When I talk about my own "willful ignorance," one of the things I'm specifically referring to is meat. The way industrial meat--chicken and beef and pork--is grown and processed..starting with the forced-feeding of of corn to animals that are biologically not designed to eat corn to the animal-feeding systems of feed lots that are covered in shin-deep manure and pens full of cows covered in the same excrement...

Pollan even talks about how the "supermarket prose" that we find on products in places like Whole Foods market that tell us the "pastoral" history of our food at the point of purchase is almost as misleading...How a package of beef can say that the beef comes from a cow that was "free-range" and grazed on "lush green grasses," but when you research the history of that animal, you find that the cow spent it's calf-hood in the pasture with it's mom until it was weaned, then it spent 6 months on a dusty, mass-feeding farm eating corn and covered in crap, and then two weeks on green-grass grazing before it was slaughtered...
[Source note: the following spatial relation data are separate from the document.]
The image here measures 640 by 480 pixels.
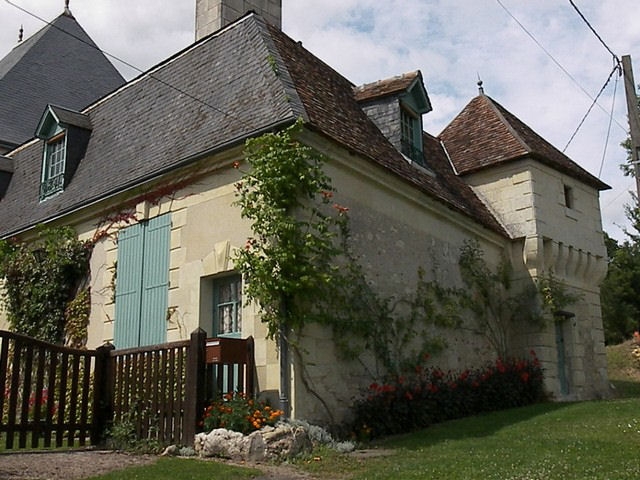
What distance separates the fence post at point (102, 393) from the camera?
30.1 ft

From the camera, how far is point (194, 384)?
27.0 ft

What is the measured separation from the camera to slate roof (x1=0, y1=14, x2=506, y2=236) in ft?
33.5

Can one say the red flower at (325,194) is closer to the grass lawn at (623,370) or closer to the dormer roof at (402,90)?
the dormer roof at (402,90)

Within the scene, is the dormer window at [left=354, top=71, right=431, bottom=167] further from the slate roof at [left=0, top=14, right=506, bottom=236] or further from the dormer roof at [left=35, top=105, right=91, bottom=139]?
the dormer roof at [left=35, top=105, right=91, bottom=139]

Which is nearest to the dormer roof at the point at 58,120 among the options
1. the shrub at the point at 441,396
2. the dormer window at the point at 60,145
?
the dormer window at the point at 60,145

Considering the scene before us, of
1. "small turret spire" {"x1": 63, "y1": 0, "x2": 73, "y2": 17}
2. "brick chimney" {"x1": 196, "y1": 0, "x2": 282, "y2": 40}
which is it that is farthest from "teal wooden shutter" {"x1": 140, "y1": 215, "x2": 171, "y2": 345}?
"small turret spire" {"x1": 63, "y1": 0, "x2": 73, "y2": 17}

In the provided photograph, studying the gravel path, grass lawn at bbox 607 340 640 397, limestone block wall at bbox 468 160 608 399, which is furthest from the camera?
grass lawn at bbox 607 340 640 397

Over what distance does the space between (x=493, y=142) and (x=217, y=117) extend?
7539 millimetres

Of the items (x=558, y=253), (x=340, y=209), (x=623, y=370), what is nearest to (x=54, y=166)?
(x=340, y=209)

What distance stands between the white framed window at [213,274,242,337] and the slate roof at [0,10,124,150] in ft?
35.5

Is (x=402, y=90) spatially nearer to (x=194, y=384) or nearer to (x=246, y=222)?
(x=246, y=222)

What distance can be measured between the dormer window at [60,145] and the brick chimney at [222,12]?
3.03 m

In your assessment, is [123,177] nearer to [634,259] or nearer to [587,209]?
[587,209]

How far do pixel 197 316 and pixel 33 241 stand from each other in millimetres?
5049
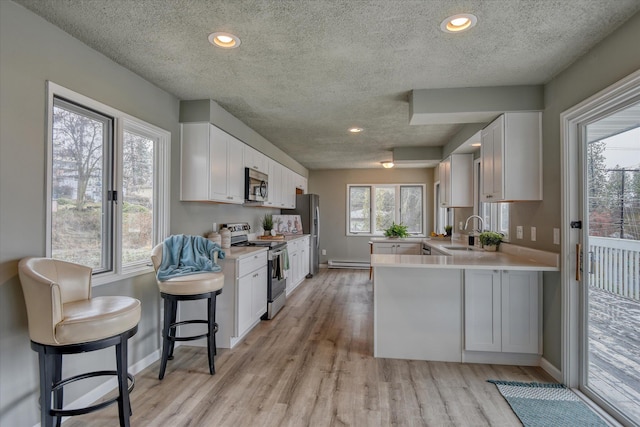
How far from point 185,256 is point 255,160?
2.05 meters

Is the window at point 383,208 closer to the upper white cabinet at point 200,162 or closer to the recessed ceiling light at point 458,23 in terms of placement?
the upper white cabinet at point 200,162

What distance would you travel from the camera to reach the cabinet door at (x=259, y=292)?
11.7 feet

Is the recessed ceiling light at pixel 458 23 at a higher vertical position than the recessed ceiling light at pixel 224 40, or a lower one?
lower


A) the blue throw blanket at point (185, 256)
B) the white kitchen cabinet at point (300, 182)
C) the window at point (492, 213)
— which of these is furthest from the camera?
the white kitchen cabinet at point (300, 182)

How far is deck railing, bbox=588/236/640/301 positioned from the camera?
189 centimetres

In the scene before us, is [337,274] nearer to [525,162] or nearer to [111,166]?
[525,162]

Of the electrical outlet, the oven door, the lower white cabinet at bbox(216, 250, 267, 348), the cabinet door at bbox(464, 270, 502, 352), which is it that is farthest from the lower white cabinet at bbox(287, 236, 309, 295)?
the electrical outlet

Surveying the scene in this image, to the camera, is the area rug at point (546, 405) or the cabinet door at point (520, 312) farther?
the cabinet door at point (520, 312)

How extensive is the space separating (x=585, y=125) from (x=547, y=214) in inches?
28.7

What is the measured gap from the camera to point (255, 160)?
4.48 metres

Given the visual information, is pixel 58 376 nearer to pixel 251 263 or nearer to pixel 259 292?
pixel 251 263

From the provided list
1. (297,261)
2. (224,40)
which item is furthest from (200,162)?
(297,261)

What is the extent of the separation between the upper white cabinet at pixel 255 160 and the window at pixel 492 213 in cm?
285

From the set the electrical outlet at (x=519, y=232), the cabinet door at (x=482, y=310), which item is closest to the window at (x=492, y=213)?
the electrical outlet at (x=519, y=232)
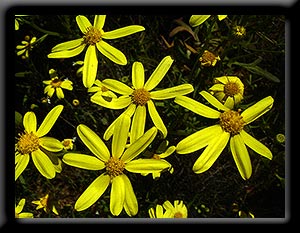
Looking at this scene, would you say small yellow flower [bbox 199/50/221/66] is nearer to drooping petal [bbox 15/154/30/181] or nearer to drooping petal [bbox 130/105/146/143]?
drooping petal [bbox 130/105/146/143]

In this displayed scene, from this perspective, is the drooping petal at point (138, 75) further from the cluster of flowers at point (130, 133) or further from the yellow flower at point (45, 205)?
the yellow flower at point (45, 205)

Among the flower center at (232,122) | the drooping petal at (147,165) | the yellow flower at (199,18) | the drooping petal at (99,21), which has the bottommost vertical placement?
the drooping petal at (147,165)

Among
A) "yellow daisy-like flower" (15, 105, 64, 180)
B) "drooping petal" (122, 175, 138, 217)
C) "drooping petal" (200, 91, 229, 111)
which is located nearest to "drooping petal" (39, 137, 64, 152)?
"yellow daisy-like flower" (15, 105, 64, 180)

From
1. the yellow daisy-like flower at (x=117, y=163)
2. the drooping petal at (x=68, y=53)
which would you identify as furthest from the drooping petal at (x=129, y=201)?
the drooping petal at (x=68, y=53)

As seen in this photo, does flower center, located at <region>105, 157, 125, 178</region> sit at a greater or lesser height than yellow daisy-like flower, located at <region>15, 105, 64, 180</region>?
lesser

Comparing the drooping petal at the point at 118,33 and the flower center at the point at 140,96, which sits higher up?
the drooping petal at the point at 118,33
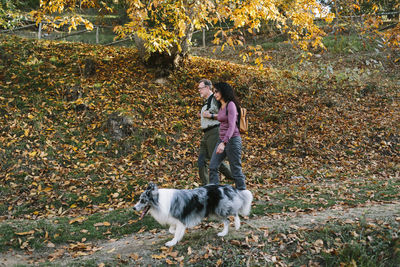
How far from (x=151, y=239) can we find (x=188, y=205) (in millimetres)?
1245

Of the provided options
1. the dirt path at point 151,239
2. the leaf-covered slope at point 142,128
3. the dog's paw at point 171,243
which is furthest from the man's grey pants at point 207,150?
the leaf-covered slope at point 142,128

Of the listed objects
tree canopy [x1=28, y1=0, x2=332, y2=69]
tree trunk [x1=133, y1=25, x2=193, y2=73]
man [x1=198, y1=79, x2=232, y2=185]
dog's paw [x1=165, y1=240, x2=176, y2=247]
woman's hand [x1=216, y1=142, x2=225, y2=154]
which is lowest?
dog's paw [x1=165, y1=240, x2=176, y2=247]

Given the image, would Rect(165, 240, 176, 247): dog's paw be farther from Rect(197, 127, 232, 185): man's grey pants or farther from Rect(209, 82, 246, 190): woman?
Rect(197, 127, 232, 185): man's grey pants

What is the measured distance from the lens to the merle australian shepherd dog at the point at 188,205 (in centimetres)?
392

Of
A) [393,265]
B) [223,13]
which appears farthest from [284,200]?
[223,13]

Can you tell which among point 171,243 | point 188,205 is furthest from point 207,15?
point 171,243

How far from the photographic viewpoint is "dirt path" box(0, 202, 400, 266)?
4.38m

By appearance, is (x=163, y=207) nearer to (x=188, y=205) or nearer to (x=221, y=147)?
(x=188, y=205)

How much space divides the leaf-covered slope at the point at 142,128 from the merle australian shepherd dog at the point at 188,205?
2964mm

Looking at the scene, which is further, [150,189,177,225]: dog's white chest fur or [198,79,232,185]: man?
[198,79,232,185]: man

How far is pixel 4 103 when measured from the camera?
31.6ft

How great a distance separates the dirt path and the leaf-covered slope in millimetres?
1790

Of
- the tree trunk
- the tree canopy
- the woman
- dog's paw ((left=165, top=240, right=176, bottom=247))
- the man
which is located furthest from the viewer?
the tree trunk

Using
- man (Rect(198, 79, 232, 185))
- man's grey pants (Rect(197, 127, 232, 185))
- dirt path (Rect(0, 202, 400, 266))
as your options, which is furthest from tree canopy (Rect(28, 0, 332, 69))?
dirt path (Rect(0, 202, 400, 266))
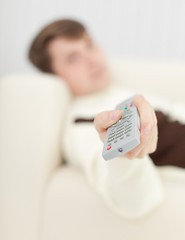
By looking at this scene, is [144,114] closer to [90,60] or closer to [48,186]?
[48,186]

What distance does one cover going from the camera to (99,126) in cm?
Answer: 42

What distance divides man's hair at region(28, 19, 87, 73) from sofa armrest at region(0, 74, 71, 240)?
0.52ft

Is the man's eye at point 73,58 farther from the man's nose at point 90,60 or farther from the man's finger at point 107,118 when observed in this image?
the man's finger at point 107,118

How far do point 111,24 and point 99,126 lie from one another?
1.06 meters

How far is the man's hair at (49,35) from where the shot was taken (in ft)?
2.94

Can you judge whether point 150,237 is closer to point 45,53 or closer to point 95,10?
point 45,53

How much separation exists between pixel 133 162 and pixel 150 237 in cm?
14

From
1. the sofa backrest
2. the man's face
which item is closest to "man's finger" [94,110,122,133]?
the man's face

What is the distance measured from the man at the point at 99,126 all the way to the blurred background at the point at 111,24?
1.50 ft

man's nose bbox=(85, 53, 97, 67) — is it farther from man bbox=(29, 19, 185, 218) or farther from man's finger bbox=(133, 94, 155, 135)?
man's finger bbox=(133, 94, 155, 135)

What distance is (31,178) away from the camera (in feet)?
2.31

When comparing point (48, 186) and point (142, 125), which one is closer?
point (142, 125)

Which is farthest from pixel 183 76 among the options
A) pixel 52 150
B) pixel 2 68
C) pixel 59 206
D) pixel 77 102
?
pixel 2 68

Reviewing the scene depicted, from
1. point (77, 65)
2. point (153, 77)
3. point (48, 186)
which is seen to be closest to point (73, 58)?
point (77, 65)
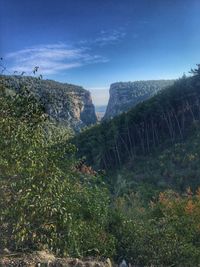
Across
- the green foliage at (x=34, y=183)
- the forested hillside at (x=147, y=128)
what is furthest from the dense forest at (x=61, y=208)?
the forested hillside at (x=147, y=128)

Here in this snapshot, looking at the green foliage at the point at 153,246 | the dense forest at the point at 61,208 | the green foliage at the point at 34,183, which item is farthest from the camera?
the green foliage at the point at 153,246

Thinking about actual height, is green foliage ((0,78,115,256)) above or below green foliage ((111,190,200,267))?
above

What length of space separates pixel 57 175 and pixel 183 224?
11.0 meters

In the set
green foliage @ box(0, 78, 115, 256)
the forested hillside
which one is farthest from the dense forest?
the forested hillside

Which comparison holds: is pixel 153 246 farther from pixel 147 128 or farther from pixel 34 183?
pixel 147 128

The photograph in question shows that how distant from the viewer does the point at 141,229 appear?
1767 centimetres

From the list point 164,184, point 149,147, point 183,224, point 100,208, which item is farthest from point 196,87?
point 100,208

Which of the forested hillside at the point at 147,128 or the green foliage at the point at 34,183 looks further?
the forested hillside at the point at 147,128

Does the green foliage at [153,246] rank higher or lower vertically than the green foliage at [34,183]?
lower

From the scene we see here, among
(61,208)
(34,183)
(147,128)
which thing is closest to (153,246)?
(61,208)

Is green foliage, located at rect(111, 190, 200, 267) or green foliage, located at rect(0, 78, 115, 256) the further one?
green foliage, located at rect(111, 190, 200, 267)

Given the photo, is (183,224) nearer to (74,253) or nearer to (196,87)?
(74,253)

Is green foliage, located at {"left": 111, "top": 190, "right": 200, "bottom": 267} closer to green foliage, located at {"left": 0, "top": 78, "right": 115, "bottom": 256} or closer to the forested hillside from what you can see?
green foliage, located at {"left": 0, "top": 78, "right": 115, "bottom": 256}

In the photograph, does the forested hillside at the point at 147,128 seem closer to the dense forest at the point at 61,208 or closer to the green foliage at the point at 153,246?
the dense forest at the point at 61,208
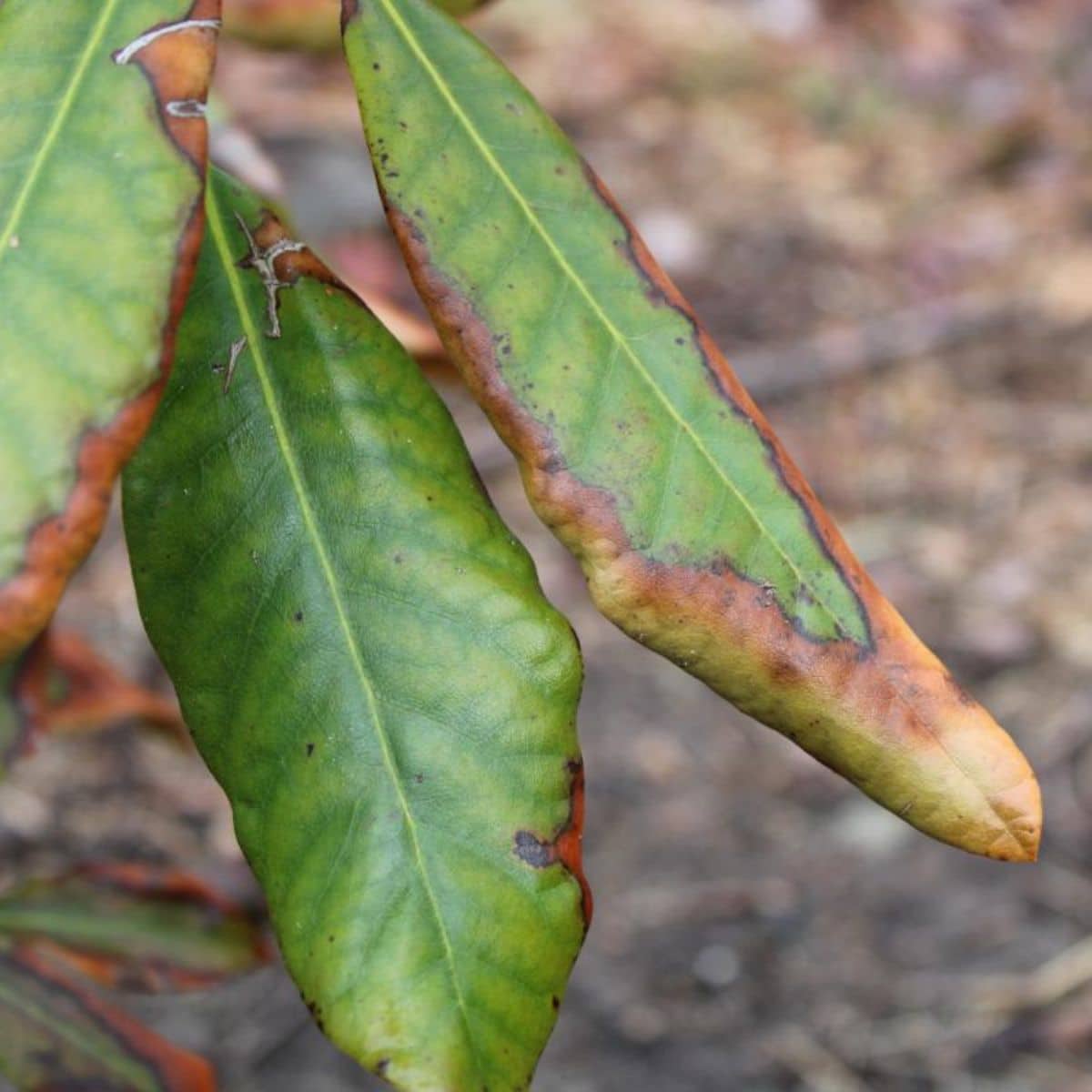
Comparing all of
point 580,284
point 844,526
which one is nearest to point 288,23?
point 580,284

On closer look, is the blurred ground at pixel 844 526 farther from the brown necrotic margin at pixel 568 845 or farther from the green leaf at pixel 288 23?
the brown necrotic margin at pixel 568 845

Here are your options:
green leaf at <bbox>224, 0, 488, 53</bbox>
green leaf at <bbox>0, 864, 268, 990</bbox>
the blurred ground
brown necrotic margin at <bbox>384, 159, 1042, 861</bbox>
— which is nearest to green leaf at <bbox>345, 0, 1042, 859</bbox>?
brown necrotic margin at <bbox>384, 159, 1042, 861</bbox>

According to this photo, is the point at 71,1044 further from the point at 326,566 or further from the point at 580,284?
the point at 580,284

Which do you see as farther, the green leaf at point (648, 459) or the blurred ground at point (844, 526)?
the blurred ground at point (844, 526)

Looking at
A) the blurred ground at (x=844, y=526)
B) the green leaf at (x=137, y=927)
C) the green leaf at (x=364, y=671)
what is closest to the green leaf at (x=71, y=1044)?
the green leaf at (x=137, y=927)

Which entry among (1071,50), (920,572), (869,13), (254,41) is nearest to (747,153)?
(869,13)
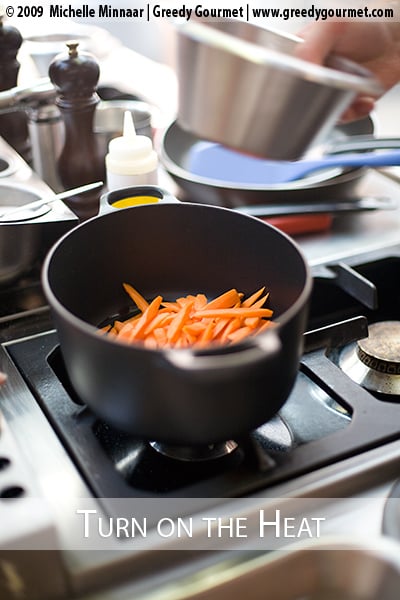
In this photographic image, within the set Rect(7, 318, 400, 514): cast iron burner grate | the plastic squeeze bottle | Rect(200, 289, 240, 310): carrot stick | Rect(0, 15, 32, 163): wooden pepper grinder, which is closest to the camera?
Rect(7, 318, 400, 514): cast iron burner grate

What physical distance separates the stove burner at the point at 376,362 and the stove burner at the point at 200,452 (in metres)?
0.17

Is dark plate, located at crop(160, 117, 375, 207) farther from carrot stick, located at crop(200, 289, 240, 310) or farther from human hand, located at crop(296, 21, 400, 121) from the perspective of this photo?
carrot stick, located at crop(200, 289, 240, 310)

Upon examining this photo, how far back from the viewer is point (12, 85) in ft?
3.66

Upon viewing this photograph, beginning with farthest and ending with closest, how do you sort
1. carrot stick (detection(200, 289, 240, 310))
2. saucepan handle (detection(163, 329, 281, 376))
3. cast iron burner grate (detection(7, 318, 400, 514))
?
carrot stick (detection(200, 289, 240, 310)) < cast iron burner grate (detection(7, 318, 400, 514)) < saucepan handle (detection(163, 329, 281, 376))

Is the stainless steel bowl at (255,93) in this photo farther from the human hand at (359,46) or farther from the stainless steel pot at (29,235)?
the stainless steel pot at (29,235)

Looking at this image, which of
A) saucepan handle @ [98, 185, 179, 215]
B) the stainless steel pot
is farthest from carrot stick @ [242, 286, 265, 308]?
the stainless steel pot

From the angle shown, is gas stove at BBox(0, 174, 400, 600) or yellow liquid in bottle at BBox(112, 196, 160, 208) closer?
gas stove at BBox(0, 174, 400, 600)

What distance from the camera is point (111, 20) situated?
1930 millimetres

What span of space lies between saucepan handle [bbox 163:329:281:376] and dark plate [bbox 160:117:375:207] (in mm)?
476

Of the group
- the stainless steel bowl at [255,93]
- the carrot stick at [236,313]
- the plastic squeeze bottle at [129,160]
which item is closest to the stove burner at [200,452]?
the carrot stick at [236,313]

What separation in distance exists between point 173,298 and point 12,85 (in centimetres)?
57

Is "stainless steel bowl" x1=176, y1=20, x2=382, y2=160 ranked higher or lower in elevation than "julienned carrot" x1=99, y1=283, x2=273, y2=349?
higher

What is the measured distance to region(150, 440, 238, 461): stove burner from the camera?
0.60 meters

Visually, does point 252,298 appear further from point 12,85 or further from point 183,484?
point 12,85
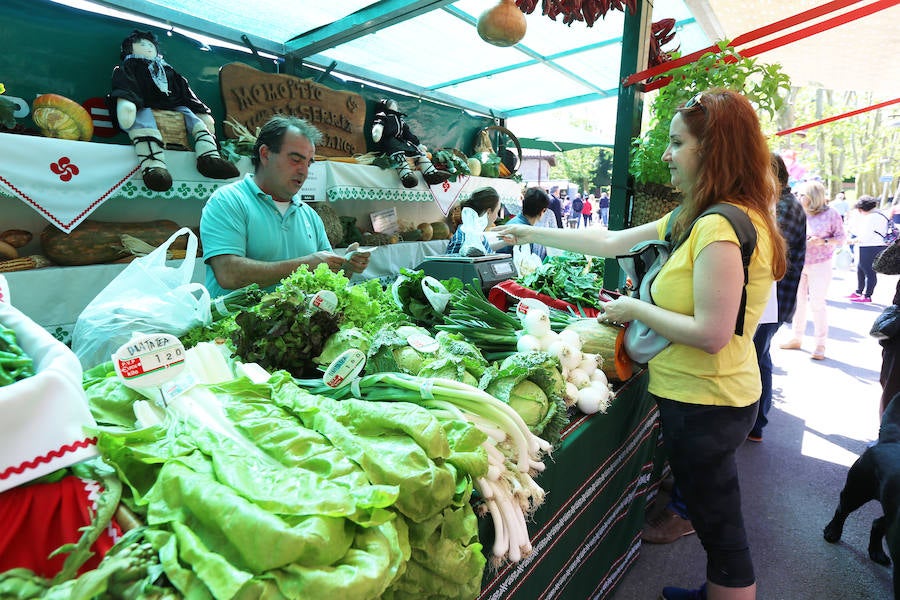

The problem for me is that I cannot afford to buy local, free-range meat. Buying local organic is expensive enough, I do the best I can to feed my family as healthily as possible, but we just don't have the money to cut ourselves off from industrial processed foods...In the city I live in we don't have a lot of options...it's just a problem all the way around...

Sort of makes me wish I hadn't started reading the book...but it's stuff we should all know, ya know?
post #33 of 33
The book is scaring me -- but in a good way. I need to be a more conscious consumer.